Хаджи-Мурат сидел рядом в комнате и, хотя не понимал того, что говорили, понял то, что ему нужно было понять: что они спорили о нем, и что его выход от Шамиля есть дело огромной важности для русских, и что поэтому, если только его не сошлют и не убьют, ему много можно будет требовать от них. Кроме того, понял он и то, что Меллер-Закомельский, хотя и начальник, не имеет того значения, которое имеет Воронцов, его подчиненный, и что важен Воронцов, а не важен Меллер-Закомельский; и поэтому, когда Меллер-Закомельский позвал к себе Хаджи-Мурата и стал расспрашивать его, Хаджи-Мурат держал себя гордо и торжественно, говоря, что вышел из гор, чтобы служить белому царю, и что он обо всем даст отчет только его сардарю, то есть главнокомандующему, князю Воронцову, в Тифлисе.
VII
Раненого Авдеева снесли в госпиталь, помещавшийся в небольшом крытом тесом доме на выезде из крепости, и положили в общую палату на одну из пустых коек. В палате было четверо больных: один – метавшийся в жару тифозный, другой – бледный, с синевой под глазами, лихорадочный, дожидавшийся пароксизма и непрестанно зевавший, и еще два раненных в набеге три недели тому назад – один в кисть руки (этот был на ногах), другой в плечо (этот сидел на койке). Все, кроме тифозного, окружили принесенного и расспрашивали принесших.
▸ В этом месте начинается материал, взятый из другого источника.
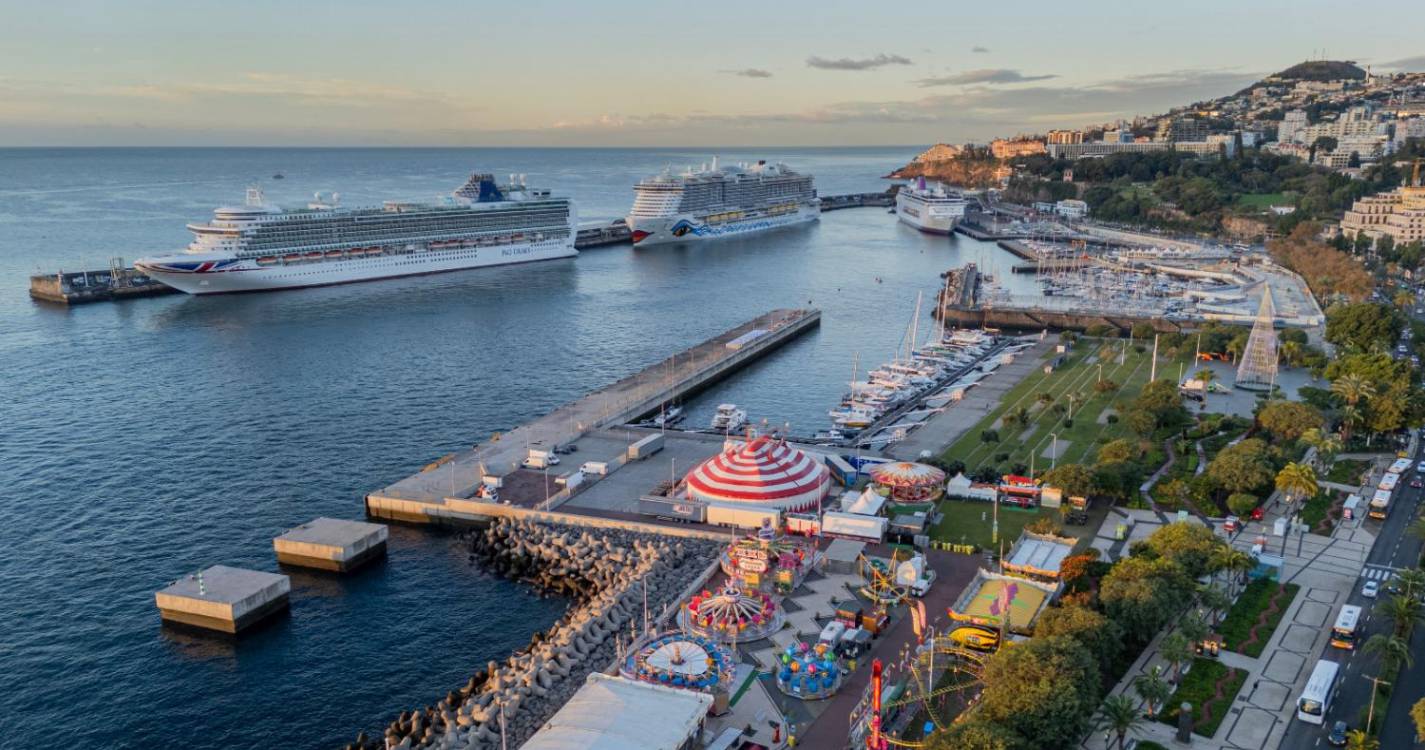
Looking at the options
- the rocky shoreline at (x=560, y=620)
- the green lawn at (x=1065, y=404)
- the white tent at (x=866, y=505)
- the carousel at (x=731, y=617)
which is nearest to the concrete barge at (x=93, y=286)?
the rocky shoreline at (x=560, y=620)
– Другой раз палят, как горохом осыпают, и – ничего, а тут всего раз пяток выстрелили, – рассказывал один из принесших.
– Кому что назначено!
– Ox, – громко крякнул, сдерживая боль, Авдеев, когда его стали класть на койку. Когда же его положили, он нахмурился и не стонал больше, но только не переставая шевелил ступнями. Он держал рану руками и неподвижно смотрел перед собой.
Пришел доктор и велел перевернуть раненого, чтобы посмотреть, не вышла ли пуля сзади.
– Это что ж? – спросил доктор, указывая на перекрещивающиеся белые рубцы на спине и заду.
– Это старок, ваше высокоблагородие, – кряхтя, проговорил Авдеев.
Это были следы его наказания за пропитые деньги.
Авдеева опять перевернули, и доктор долго ковырял зондом в животе и нащупал пулю, но не мог достать ее. Перевязав рану и заклеив ее липким пластырем, доктор ушел. Во все время ковыряния раны и перевязывания ее Авдеев лежал с стиснутыми зубами и закрытыми глазами. Когда же доктор ушел, он открыл глаза и удивленно оглянулся вокруг себя. Глаза его были направлены на больных и фельдшера, но он как будто не видел их, а видел что-то другое, очень удивлявшее его.
Пришли товарищи Авдеева – Панов и Серёгин. Авдеев все так же лежал, удивленно глядя перед собою. Он долго не мог узнать товарищей, несмотря на то, что глаза его смотрели прямо на них.
– Ты, Пётра, чего домой приказать не хочешь ли? – сказал Панов.
Авдеев не отвечал, хотя и смотрел в лицо Панову.
– Я говорю, домой приказать не хочешь ли чего? – опять спросил Панов, трогая его за холодную ширококостую руку.
Авдеев как будто очнулся.
– А, Антоныч пришел!
– Да вот пришел. Не прикажешь ли чего домой? Серёгин напишет.